Questions about RAID 6 [Debian]

Prev: Linux compatible mainboards -- tortuous paths
Next: USB key accept data only as root

From: Tim Clewlow on 1 May 2010 03:50

> On 4/30/2010 6:39 PM, Ron Johnson wrote:
>> On 04/26/2010 09:29 AM, Tim Clewlow wrote:
>>> Hi there,
>>>
>>> I'm getting ready to build a RAID 6 with 4 x 2TB drives to start,
>>
>> Since two of the drives (yes, I know the parity is striped across
>> all
>> the drives, but "two drives" is still the effect) are used by
>> striping,
>> RAID 6 with 4 drives doesn't seem rational.
>
> We've taken OP to task already for this, but I guess it bears
> repeating.
>
> Use multiple HW controllers, and at least 7-8 drives, I believe was
> the
> consensus, given that SW RAID 6 is a performance loser and losing a
> controller during a rebuild is a real ruin-your-week kind of moment.
>
> But while some of us were skeptical about just how bad the
> performance
> of RAID 5 or 6 really is and wanted citation of references, more of
> us
> just questioned the perceived frugality. With four drives, wouldn't
> a
> RAID 10 be better use of resources, since you can migrate to bigger
> setups later? And there we were content to let it lie, until...
>
>
>
>>> but the intention is to add more drives as storage requirements
>>> increase.
>>>
>>> My research/googling suggests ext3 supports 16TB volumes if block
>>
>> Why ext3? My kids would graduate college before the fsck
>> completed.
>>
>> ext4 or xfs are the way to go.
>
> I have ceased to have an opinion on this, having been taken to task,
> myself, about it. I believe the discussion degenerated into a
> nit-picky
> banter over the general suitability of XFS, but I may be wrong about
> this...
>
> _____
>
>
> Seriously, ext4 is not suitable if you anticipate possible boot
> problems, unless you are experienced at these things. The same is
> true
> of XFS. If you *are* experienced, then more power to you.
> Although, I
> would have assumed a very experienced person would have no need to
> ask
> the question.
>
> Someone pointed out what I have come to regard as the best solution,
> and
> that is to make /boot and / (root) and the usual suspects ext3 for
> safety, and use ext4 or XFS or even btrfs for the data directories.
>
> (Unless OP were talking strictly about the data drives to begin
> with, a
> possibility I admit I may have overlooked.)
>
>
> Have I summarized adequately?
>
>
> MAA
..

First off, thank you all for the valuable information and experience
laden information. For clarity, the setup has always been intended
to be: one system/application drive, and, one array made of separate
drives; the array protects data, nothing else. The idea is for them
to be two clearly distinct entities, with very different levels of
protection, because the system and apps can be quite quickly
recreated if lost, the data cannot.

More clarity, the data is currently touching 4TB, and expected to
exceed that very soon, so I'll be using at least 5 drives, probably
6, in the near future. Yes, I know raid6 on 4 drives is not frugal,
I'm just planning ahead.

My reticence to use ext4 / xfs has been due to long cache before
write times being claimed as dangerous in the event of kernel lockup
/ power outage. There are also reports (albeit perhaps somewhat
dated) that ext4/xfs still have a few small but important bugs to be
ironed out - I'd be very happy to hear if people have experience
demonstrating this is no longer true. My preference would be ext4
instead of xfs as I believe (just my opinion) this is most likely to
become the successor to ext3 in the future.
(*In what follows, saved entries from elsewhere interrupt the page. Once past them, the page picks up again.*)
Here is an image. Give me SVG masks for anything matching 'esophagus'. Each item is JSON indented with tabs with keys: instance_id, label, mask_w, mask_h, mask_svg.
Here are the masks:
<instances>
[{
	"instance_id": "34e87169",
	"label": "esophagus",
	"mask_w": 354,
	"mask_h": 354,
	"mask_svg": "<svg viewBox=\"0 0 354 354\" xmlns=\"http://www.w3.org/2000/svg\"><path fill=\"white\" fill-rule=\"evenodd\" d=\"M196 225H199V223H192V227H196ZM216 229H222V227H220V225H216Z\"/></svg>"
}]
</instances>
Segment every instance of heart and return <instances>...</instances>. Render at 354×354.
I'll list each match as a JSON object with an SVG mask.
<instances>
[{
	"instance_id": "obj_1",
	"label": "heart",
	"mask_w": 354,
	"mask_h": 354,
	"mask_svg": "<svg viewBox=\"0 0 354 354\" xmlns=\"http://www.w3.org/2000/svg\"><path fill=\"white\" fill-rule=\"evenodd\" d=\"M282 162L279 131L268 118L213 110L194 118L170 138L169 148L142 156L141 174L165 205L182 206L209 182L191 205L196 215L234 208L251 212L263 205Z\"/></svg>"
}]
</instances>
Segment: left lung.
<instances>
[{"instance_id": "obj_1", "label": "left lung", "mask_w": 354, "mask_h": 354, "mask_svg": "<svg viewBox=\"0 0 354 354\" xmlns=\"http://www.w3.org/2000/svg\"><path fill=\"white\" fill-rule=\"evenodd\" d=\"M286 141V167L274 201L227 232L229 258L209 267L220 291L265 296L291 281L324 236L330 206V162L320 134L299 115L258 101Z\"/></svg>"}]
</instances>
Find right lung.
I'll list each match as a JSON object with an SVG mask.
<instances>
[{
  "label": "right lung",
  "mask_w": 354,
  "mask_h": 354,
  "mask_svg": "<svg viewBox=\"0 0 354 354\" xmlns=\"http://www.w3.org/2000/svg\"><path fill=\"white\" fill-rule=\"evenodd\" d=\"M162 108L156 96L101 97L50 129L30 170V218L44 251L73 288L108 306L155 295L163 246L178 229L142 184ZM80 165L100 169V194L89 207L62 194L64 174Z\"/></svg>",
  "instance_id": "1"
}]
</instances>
I have been wanting to know if ext3 can handle >16TB fs. I now know
that delayed allocation / writes can be turned off in ext4 (among
other tuning options I'm looking at), and with ext4, fs sizes are no
longer a question. So I'm really hoping that ext4 is the way I can
go.

I'm also hoping that a cpu/motherboard with suitable grunt and fsb
bandwidth could reduce performance problems with software raid6. If
I'm seriously mistaken then I'd love to know beforehand. My
reticence to use hw raid is that it seems like adding one more point
of possible failure, but I could be easily be paranoid in dismissing
it for that reason.

Regards, Tim.

--
To UNSUBSCRIBE, email to debian-user-REQUEST(a)lists.debian.org
with a subject of "unsubscribe". Trouble? Contact listmaster(a)lists.debian.org
Archive: http://lists.debian.org/8812562889f9881787e6378e770b269c.squirrel(a)192.168.1.100

From: Stan Hoeppner on 2 May 2010 07:10

Disclaimer: I'm partial to XFS

Tim Clewlow put forth on 5/1/2010 2:44 AM:

> My reticence to use ext4 / xfs has been due to long cache before
> write times being claimed as dangerous in the event of kernel lockup
> / power outage.

This is a problem with the Linux buffer cache implementation, not any one
filesystem. The problem isn't the code itself, but the fact it is a trade
off between performance and data integrity. No journaling filesystem will
prevent the loss of data in the Linux buffer cache when the machine crashes.
What they will do is zero out or delete any files that were not fully
written before the crash in order to keep the FS in a consistent state. You
will always lose data that's in flight, but your FS won't get corrupted due
to the journal replay after reboot. If you are seriously concerned about
loss of write data that is in the buffer cache when the system crashes, you
should mount your filesystems with "-o sync" in the fstab options so all
writes get flushed to disk without being queued in the buffer cache.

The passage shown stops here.